### Task description
In this exercise, print only the lines from the line with "Given the scene" to the last line of the data below, inclusive. Any pictures should be left out.

** begin **

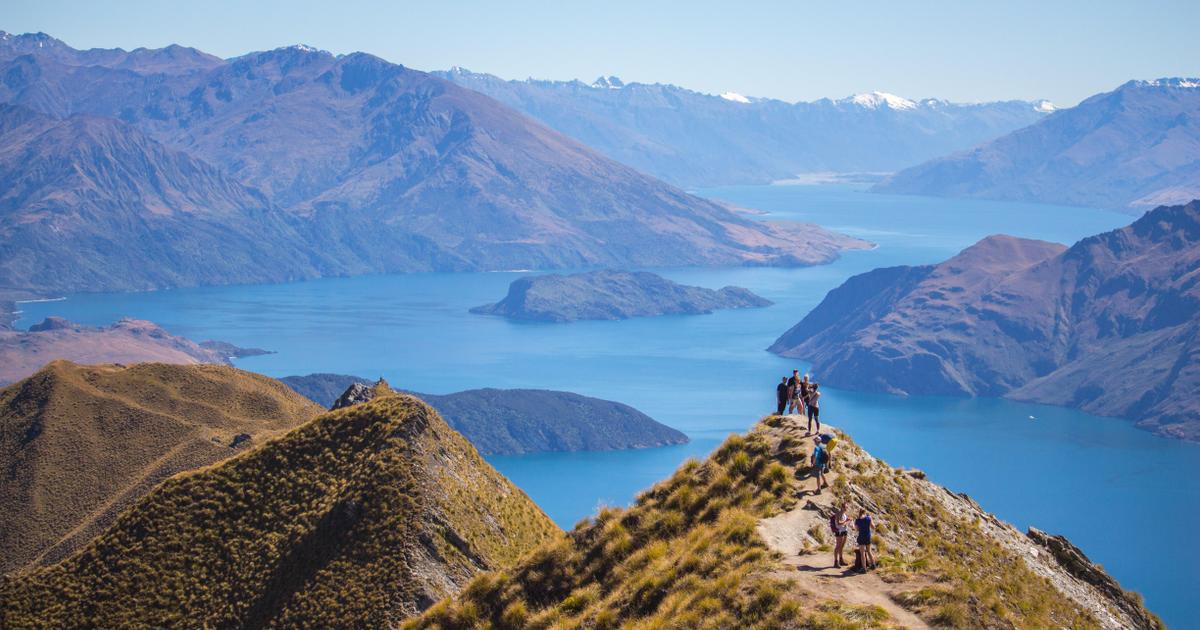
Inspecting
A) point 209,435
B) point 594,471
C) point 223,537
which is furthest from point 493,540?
point 594,471

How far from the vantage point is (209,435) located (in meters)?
61.4

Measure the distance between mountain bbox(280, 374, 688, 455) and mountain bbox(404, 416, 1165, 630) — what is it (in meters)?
160

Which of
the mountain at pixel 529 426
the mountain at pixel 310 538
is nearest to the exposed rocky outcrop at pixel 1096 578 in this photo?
the mountain at pixel 310 538

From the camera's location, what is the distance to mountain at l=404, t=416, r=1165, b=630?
73.6 feet

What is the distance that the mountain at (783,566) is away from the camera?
22.4 meters

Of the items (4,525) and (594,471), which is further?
(594,471)

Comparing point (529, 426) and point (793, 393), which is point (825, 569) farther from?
point (529, 426)

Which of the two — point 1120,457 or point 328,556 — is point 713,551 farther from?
point 1120,457

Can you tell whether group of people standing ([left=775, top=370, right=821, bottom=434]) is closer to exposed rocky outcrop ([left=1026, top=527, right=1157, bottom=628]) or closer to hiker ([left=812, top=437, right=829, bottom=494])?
hiker ([left=812, top=437, right=829, bottom=494])

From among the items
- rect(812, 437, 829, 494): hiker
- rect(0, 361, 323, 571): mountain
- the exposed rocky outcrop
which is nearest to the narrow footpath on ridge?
rect(812, 437, 829, 494): hiker

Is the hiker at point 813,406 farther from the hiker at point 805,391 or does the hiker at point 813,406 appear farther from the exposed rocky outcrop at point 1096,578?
the exposed rocky outcrop at point 1096,578

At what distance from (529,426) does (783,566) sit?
17291cm

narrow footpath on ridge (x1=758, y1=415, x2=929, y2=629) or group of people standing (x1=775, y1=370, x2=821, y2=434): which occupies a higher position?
group of people standing (x1=775, y1=370, x2=821, y2=434)

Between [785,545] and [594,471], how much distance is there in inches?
6059
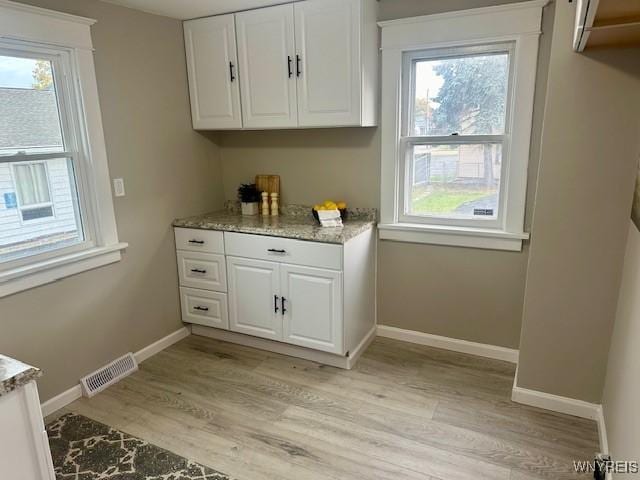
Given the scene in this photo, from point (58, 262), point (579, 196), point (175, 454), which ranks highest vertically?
point (579, 196)

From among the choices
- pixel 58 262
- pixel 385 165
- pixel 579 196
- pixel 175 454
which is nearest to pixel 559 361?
pixel 579 196

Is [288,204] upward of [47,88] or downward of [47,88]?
downward

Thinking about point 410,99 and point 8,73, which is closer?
point 8,73

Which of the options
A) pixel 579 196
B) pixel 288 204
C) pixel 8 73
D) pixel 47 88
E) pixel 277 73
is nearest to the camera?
pixel 579 196

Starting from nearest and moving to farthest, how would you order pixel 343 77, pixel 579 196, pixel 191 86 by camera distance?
pixel 579 196
pixel 343 77
pixel 191 86

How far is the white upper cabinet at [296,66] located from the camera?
261 cm

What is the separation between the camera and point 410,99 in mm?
2852

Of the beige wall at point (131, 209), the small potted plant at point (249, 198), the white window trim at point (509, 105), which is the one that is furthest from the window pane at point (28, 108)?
the white window trim at point (509, 105)

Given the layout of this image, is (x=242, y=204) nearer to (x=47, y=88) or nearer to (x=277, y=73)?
(x=277, y=73)

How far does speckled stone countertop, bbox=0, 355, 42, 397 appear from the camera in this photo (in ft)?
4.05

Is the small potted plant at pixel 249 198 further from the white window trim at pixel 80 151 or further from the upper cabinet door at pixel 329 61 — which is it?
the white window trim at pixel 80 151

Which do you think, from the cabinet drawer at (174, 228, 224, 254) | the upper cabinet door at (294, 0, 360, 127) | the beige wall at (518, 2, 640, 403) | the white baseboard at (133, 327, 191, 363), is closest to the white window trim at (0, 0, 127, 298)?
the cabinet drawer at (174, 228, 224, 254)

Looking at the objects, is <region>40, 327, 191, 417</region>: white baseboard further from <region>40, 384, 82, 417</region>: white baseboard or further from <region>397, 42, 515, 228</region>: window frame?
<region>397, 42, 515, 228</region>: window frame

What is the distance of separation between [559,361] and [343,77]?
6.60 feet
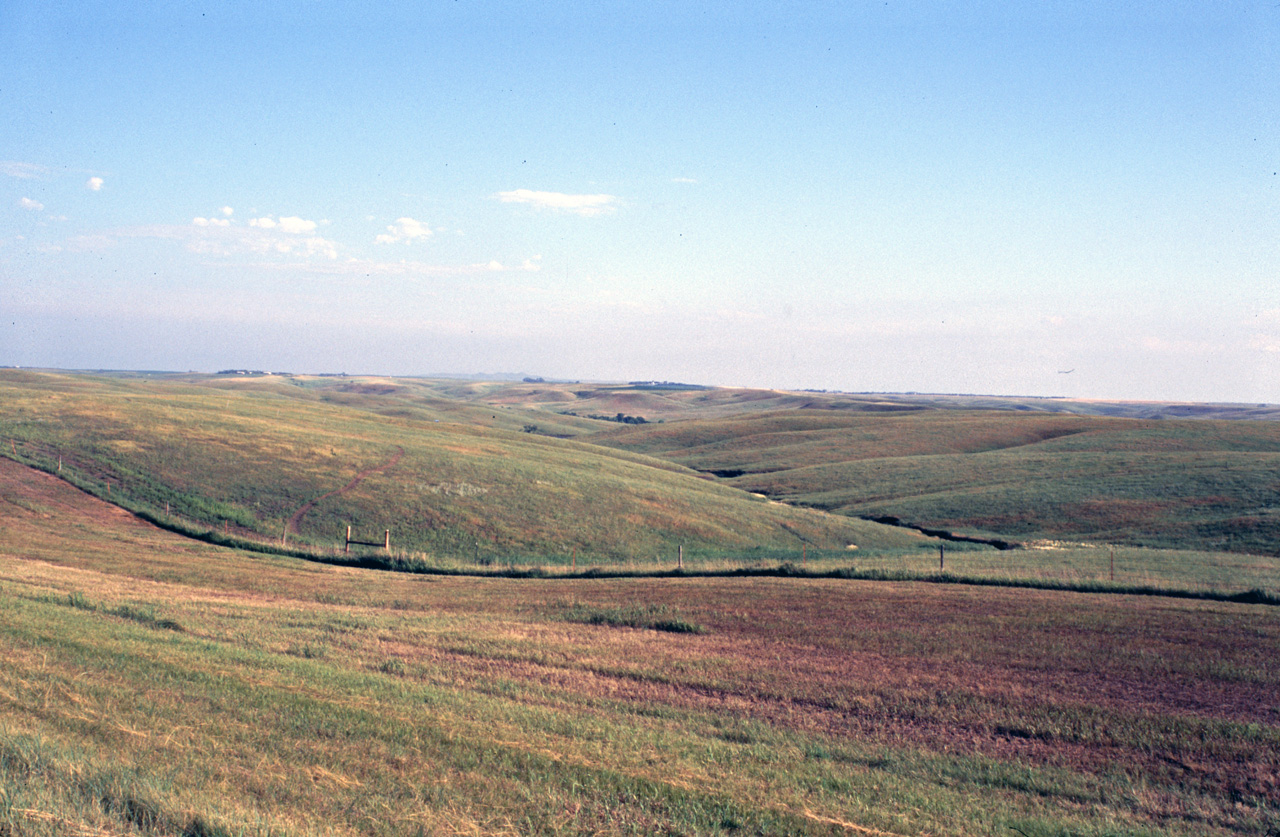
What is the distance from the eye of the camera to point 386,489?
4462 cm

** end **

### Solution to the problem
Given the scene in this photo, from point (58, 262), point (579, 196), point (175, 454), which ranks highest vertically?
point (579, 196)

From among the choices
- pixel 58 262
- pixel 385 165
- pixel 579 196
- pixel 175 454
which is nearest to pixel 559 361?
pixel 579 196

Is [288,204] upward of [47,88] or downward of [47,88]?
downward

Thinking about point 410,99 and point 8,73, which is closer?
point 8,73

Which of the options
A) pixel 579 196
B) pixel 288 204
C) pixel 8 73
D) pixel 47 88
E) pixel 277 73
is nearest to the camera?
pixel 579 196

Starting from nearest and moving to farthest, how would you order pixel 343 77, pixel 579 196, pixel 191 86 by camera distance?
pixel 579 196
pixel 343 77
pixel 191 86

How far is the white upper cabinet at [296,66] located from the camera?
261 cm

What is the separation between the camera and point 410,99 in mm?
2852

Of the beige wall at point (131, 209), the small potted plant at point (249, 198), the white window trim at point (509, 105), which is the one that is furthest from the window pane at point (28, 108)?
the white window trim at point (509, 105)

Given the layout of this image, is (x=242, y=204) nearer to (x=47, y=88) or nearer to (x=277, y=73)?
(x=277, y=73)

How far does speckled stone countertop, bbox=0, 355, 42, 397 appear from the camera in this photo (in ft)?
4.05

Is the small potted plant at pixel 249 198 further from the white window trim at pixel 80 151 or further from the upper cabinet door at pixel 329 61 — which is it?
the white window trim at pixel 80 151

Which do you think, from the cabinet drawer at (174, 228, 224, 254) | the upper cabinet door at (294, 0, 360, 127) | the beige wall at (518, 2, 640, 403) | the white baseboard at (133, 327, 191, 363), is closest to the white window trim at (0, 0, 127, 298)?
the cabinet drawer at (174, 228, 224, 254)

Looking at the objects, is <region>40, 327, 191, 417</region>: white baseboard further from <region>40, 384, 82, 417</region>: white baseboard or further from <region>397, 42, 515, 228</region>: window frame?
<region>397, 42, 515, 228</region>: window frame

What is the distance of separation between [559,361] and [343,77]?
6.60 feet
What is the distance from the eye of the camera to point 386,489?
4462 cm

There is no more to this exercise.